Stored items
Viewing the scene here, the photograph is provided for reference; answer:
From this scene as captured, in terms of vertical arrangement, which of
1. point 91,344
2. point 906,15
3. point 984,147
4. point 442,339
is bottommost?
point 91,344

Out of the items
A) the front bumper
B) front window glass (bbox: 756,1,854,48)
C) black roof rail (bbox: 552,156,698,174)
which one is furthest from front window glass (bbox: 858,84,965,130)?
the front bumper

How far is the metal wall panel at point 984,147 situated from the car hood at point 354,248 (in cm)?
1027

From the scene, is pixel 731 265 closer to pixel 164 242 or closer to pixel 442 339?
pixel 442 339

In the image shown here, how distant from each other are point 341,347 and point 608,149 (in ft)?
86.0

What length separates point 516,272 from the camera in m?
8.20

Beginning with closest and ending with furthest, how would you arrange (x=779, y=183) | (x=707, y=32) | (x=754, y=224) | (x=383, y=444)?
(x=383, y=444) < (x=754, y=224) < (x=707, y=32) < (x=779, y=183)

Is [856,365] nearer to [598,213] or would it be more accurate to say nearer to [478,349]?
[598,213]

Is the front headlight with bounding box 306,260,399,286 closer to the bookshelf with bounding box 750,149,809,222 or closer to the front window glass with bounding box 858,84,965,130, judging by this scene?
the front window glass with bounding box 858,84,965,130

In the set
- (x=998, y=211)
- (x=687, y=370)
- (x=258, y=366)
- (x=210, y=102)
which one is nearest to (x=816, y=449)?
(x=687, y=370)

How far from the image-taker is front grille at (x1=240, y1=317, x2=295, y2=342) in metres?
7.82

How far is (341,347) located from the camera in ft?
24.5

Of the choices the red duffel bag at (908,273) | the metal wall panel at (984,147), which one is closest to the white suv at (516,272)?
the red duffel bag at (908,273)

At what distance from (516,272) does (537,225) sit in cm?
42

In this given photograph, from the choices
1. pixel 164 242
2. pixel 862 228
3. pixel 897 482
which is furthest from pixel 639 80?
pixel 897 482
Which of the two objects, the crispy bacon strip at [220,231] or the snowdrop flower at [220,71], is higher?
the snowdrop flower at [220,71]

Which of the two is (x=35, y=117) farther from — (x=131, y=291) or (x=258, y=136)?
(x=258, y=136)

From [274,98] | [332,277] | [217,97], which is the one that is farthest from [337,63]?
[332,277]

:: Goal of the exercise ::
Please revise the material above, replacing every "camera" with "viewer" and leaving everything else unchanged.

:: Exercise result ::
Viewing the scene here, the photograph is provided for reference; answer:
From this scene as captured, in terms of vertical arrangement, which of
1. point 91,344
2. point 906,15
3. point 984,147
4. point 442,339
is bottommost?
point 91,344

Out of the items
A) the front bumper
B) front window glass (bbox: 756,1,854,48)
C) black roof rail (bbox: 552,156,698,174)
which one is furthest from front window glass (bbox: 858,84,965,130)?
the front bumper

How far is the metal wall panel at point 984,147 situated from the car hood at point 354,248 (in cm)?
1027

From the scene, is pixel 731 265 closer to pixel 164 242 or closer to pixel 442 339?
pixel 442 339

In the image shown here, how distant from each other are point 341,347 and point 608,149 (in ft)?
86.0

What length separates point 516,272 from the viewer in m?
8.20

Beginning with closest and ending with furthest, how would you arrange (x=779, y=183) | (x=707, y=32) | (x=754, y=224) | (x=383, y=444)?
(x=383, y=444) < (x=754, y=224) < (x=707, y=32) < (x=779, y=183)

Is [856,365] nearer to [598,213] or would it be more accurate to say nearer to [478,349]?
[598,213]

Is the front headlight with bounding box 306,260,399,286 closer to the bookshelf with bounding box 750,149,809,222 or closer to the front window glass with bounding box 858,84,965,130, judging by this scene?
the front window glass with bounding box 858,84,965,130

In the set
- (x=998, y=211)
- (x=687, y=370)
- (x=258, y=366)
- (x=210, y=102)
which one is nearest to (x=816, y=449)?
(x=687, y=370)

How far from the image-taker is front grille at (x1=240, y1=317, x2=295, y2=342) in metres?
7.82

How far is (341,347) located from the viewer in ft?
24.5

Of the choices the red duffel bag at (908,273) | the metal wall panel at (984,147), which one is closest to the white suv at (516,272)?
the red duffel bag at (908,273)

At what distance from (516,272) does (537,225) sit in cm?
42

In this given photograph, from the choices
1. pixel 164 242
2. pixel 862 228
3. pixel 897 482
which is furthest from pixel 639 80?
pixel 897 482
Which of the two objects, the crispy bacon strip at [220,231] or the snowdrop flower at [220,71], is higher?
the snowdrop flower at [220,71]

Which of the two is (x=35, y=117) farther from — (x=131, y=291) or (x=258, y=136)?
(x=258, y=136)

From [274,98] | [332,277] | [217,97], which is the one that is farthest from [337,63]?
[332,277]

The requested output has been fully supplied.